Emma Raducanu has turned to a Russian coach to guide her as she begins preparations for her US Open title defense next month.
The Kent teenager is working with former Davis Cup player Dmitry Tursunov, who will be with her when she returns to action next week at the Citi Open in Washington DC.
If their initial spell together – which was confirmed to: Sportsmail: by her management – goes well, he will take her through the coming North American swing of the main tour. A year ago saw her playing lower tier tournaments before exploding to prominence at Flushing Meadows.
Dmitry Tursunov is a former World No. 20 player with a reputation for practical jokes on the tour
Tursunov is a former world number 20, who has had considerable success with clients on the circuit since retiring as a player in 2017.
Most recently he took current Anett Kontaveit of Estonia into the world’s top five before they split after this year’s French Open.
Raducanu burst onto the scene after a stunning US Open triumph last year
He has also worked with another top five player in Aryna Sabalenka of Belarus, plus world doubles number one Elena Vesnina and Russian Aslan Karatsev from the ATP Tour.
Raducanu, always happy to take advice from wide-ranging sources, has not had a full-time coach since she finished with German coach Torben Beltz in late April.
In the intervening period she has received guidance from a number of figures, such as Canadian Louis Cayer, Head of the Lawn Tennis Association’s women’s division Iain Bates, and during Wimbledon former LTA coach Jane O’ Donoghue.
During an extremely solid career on the ATP Tour, Dmitry Tursunov always had a reputation for being something of a character and a practical joker.
He wrote a well-followed blog entitled Tursunov Tales, detailing life on the circuit and the things he would get up to, such as hiding Roger Federer’s racket bag before a match.
After reaching number 20 in the world he has gone on to enjoy success in coaching. As he put it in a recent interview with tennis.com. “Sometimes I enjoy acting like an idiot, but I really know what I’m talking about and I’m passionate about it.”
Born in Moscow 39 years ago, the sport has been his life since moving to the United States at the age of twelve to pursue his dreams.
He now has the serious task of trying to take on US Open winner Raducanu, who since dramatically winning the Flushing Meadows title has shown only brief flashes of that form.
The Russian previously partnered up with top five players Anett Kontaveit and Aryna Sabalenka
His coaching style is said to be forthright, but it has produced excellent results for aggressive baseliners Kontaveit and Sabalenka.
Raducanu has been hindered by repetitive injuries, which have highlighted the fact that she missed out on some physical development while focusing on completing her school education.
A side strain suffered at Nottingham almost kept her out of Wimbledon where, looking underpowered, she was well beaten by France’s Caroline Garcia in the second round.
Since then she has kept a decidedly low profile, but Sportsmail: understands that earlier this month she traveled out to the IMG Academy in Bradenton, Florida.
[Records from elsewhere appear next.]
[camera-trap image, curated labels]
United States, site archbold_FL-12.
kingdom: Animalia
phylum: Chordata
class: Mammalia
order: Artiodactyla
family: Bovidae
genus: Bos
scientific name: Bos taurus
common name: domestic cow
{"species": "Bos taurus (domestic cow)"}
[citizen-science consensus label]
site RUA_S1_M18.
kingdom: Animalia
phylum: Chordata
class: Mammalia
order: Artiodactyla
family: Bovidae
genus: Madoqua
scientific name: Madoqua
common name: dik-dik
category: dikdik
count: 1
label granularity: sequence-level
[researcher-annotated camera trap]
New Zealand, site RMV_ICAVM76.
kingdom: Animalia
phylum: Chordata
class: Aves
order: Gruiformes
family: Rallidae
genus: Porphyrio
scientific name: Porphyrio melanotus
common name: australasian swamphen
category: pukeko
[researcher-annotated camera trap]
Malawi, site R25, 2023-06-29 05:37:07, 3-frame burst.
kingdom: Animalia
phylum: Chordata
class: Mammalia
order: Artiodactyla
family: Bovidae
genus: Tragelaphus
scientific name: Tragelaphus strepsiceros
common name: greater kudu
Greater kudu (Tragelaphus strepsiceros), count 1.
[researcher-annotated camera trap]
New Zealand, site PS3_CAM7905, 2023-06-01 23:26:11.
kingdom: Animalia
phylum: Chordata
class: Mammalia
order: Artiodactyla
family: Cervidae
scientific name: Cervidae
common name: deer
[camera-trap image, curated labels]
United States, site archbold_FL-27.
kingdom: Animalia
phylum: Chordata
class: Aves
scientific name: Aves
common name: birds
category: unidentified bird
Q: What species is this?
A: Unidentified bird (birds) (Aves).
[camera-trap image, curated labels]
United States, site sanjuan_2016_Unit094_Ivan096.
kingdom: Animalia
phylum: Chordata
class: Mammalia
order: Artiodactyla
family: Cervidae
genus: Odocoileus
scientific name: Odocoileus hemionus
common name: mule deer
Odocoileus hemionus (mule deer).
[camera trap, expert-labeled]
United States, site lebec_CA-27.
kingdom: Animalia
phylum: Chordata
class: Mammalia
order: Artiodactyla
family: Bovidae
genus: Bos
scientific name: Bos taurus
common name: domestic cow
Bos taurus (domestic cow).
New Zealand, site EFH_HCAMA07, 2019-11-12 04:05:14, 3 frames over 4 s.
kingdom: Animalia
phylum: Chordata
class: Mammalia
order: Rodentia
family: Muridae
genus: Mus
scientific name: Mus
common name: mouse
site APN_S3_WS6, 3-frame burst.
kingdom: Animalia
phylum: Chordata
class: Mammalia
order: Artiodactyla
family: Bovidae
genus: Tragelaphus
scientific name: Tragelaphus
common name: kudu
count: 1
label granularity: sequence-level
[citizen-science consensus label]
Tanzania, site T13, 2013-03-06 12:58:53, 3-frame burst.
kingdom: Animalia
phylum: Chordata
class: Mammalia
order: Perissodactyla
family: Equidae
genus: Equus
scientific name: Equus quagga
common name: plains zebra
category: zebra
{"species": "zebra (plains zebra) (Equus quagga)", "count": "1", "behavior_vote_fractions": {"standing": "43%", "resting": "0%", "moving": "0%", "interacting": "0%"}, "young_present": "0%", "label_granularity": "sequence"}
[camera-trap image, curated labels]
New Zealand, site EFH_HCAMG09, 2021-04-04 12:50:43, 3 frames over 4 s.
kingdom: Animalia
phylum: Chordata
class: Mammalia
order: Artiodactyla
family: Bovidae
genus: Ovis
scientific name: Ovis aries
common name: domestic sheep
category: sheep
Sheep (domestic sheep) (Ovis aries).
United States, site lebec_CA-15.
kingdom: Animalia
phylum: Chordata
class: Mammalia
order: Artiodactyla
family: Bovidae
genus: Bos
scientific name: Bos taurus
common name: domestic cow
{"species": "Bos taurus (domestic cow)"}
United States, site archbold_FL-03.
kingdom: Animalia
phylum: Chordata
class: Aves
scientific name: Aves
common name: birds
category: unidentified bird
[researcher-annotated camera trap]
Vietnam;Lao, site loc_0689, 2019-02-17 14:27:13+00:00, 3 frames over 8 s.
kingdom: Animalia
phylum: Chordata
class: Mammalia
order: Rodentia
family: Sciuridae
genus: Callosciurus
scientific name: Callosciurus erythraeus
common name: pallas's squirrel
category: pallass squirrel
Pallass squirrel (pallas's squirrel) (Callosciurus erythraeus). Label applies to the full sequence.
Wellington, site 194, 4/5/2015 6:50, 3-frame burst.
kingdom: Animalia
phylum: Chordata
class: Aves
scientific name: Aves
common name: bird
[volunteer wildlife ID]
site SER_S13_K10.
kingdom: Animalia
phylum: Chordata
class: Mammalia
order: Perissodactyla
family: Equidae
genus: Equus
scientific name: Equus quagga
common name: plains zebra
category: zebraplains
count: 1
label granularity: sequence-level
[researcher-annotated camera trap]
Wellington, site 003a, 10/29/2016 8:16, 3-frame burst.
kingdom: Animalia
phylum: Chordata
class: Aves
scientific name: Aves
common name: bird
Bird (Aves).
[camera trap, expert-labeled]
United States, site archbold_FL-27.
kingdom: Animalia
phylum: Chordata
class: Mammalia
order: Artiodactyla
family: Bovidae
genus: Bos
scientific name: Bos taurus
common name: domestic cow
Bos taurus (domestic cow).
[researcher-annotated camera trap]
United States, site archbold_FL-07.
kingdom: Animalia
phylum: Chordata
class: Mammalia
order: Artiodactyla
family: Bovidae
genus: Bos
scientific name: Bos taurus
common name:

Much of the work she has done there has been of a purely physical nature, as she attempts to catch up with that side of the game ahead of what is a crucial run of tournaments.
All being well she is likely to play in Washington, the Canadian Open and Cincinnati before heading to New York. There she will have to defend a mammoth 2,040 ranking points, adding to the pressure already of being the defending champion.
Raducanu’s form since her stunning Flushing Meadows victory has been plagued by injuries
Tursunov has the job of trying to further extract the undoubted potential of the British number one, who currently stands at number ten in the world.
In the sometimes confusing carousel of WTA coaching, he is working with Raducanu while his last player, Kontaveit, has hired Torben Beltz, who was dispensed with by the GB player back in April.
The Russian – who was the last player Tim Henman beat at a Grand Slam before retiring in 2007 – would not have been barred from Wimbledon this year, as the ban only extended to players and media.
During the tennis.com interview he gave a hint of what Raducanu can expect. “You need to have the other person agree with the process, and you have to find better ways of communicating and getting your point across. And, of course, players are quite sensitive – they are one of the best in their fields. It’s about showing them they have room to improve.’